--- Your assignment ---
Transcribe every line below exactly; no image goes into the output.

--- Dataset entries ---
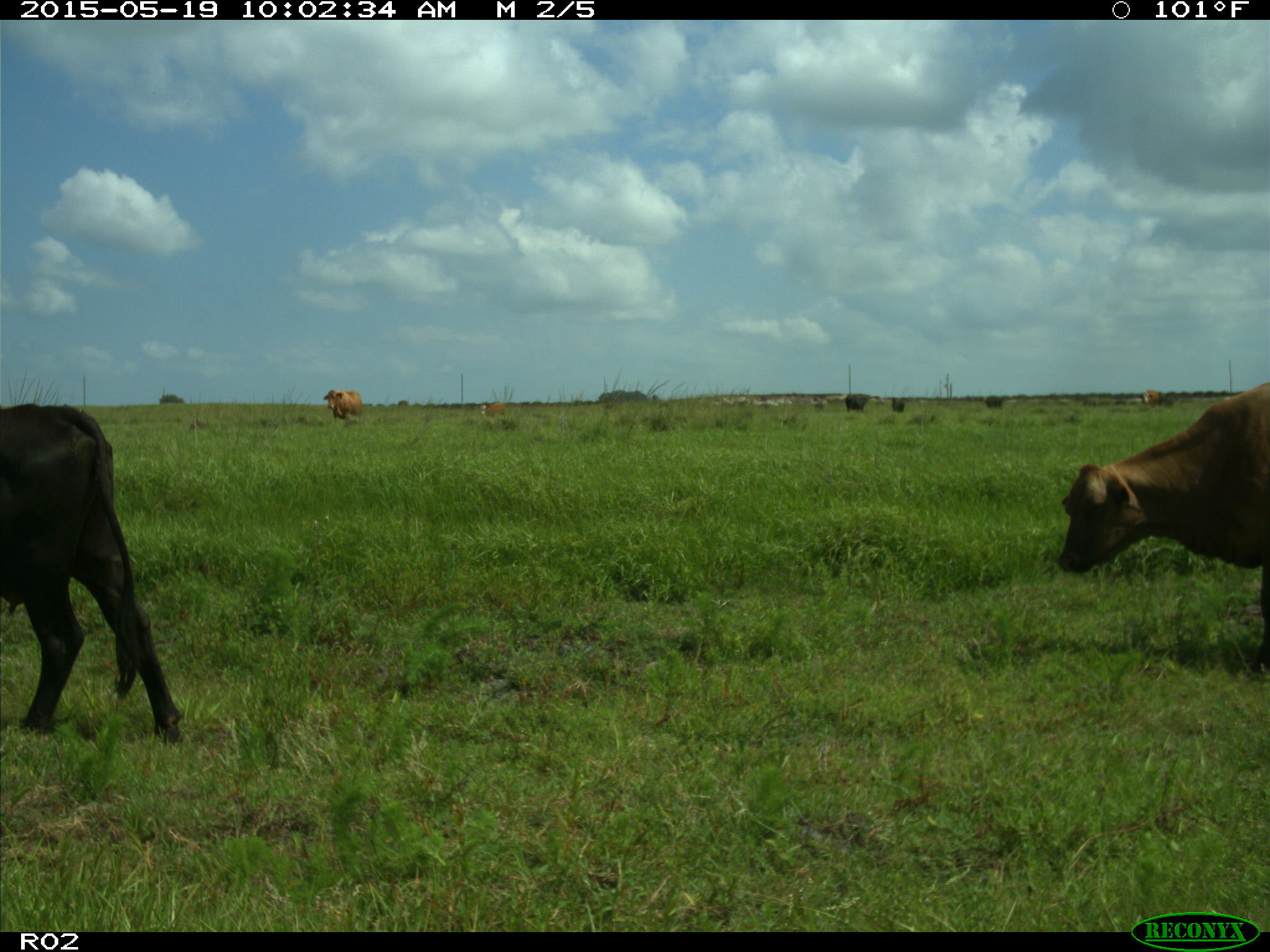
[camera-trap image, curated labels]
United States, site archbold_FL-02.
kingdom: Animalia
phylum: Chordata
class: Mammalia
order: Artiodactyla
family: Bovidae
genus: Bos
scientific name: Bos taurus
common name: domestic cow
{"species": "Bos taurus (domestic cow)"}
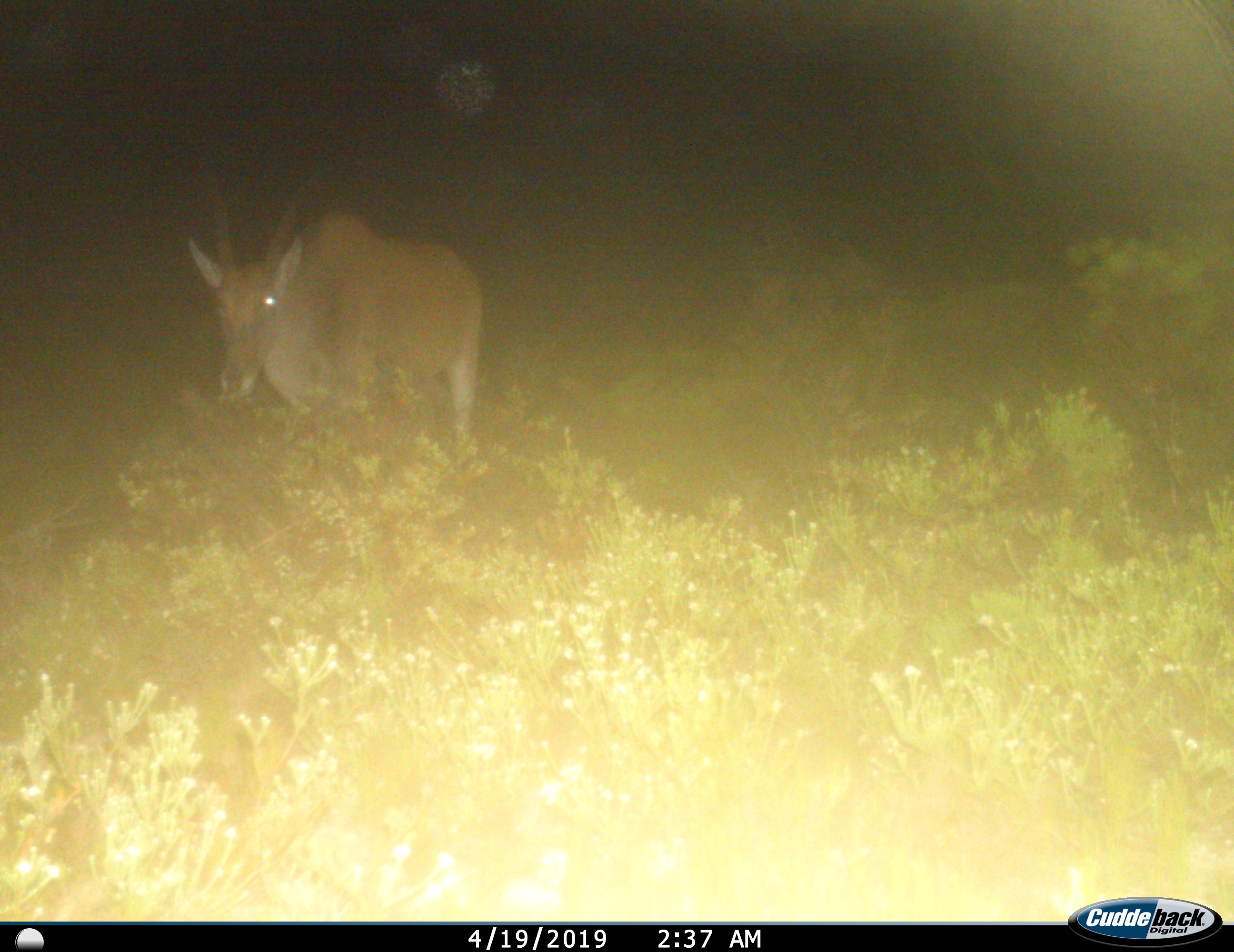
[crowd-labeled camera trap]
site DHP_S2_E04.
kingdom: Animalia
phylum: Chordata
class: Mammalia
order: Artiodactyla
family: Bovidae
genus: Tragelaphus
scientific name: Tragelaphus oryx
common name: eland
Eland (Tragelaphus oryx), count 1. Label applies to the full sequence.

--- Result ---
[camera-trap image, curated labels]
United States, site archbold_FL-02.
kingdom: Animalia
phylum: Chordata
class: Mammalia
order: Artiodactyla
family: Bovidae
genus: Bos
scientific name: Bos taurus
common name: domestic cow
{"species": "Bos taurus (domestic cow)"}
[crowd-labeled camera trap]
site DHP_S2_E04.
kingdom: Animalia
phylum: Chordata
class: Mammalia
order: Artiodactyla
family: Bovidae
genus: Tragelaphus
scientific name: Tragelaphus oryx
common name: eland
Eland (Tragelaphus oryx), count 1. Label applies to the full sequence.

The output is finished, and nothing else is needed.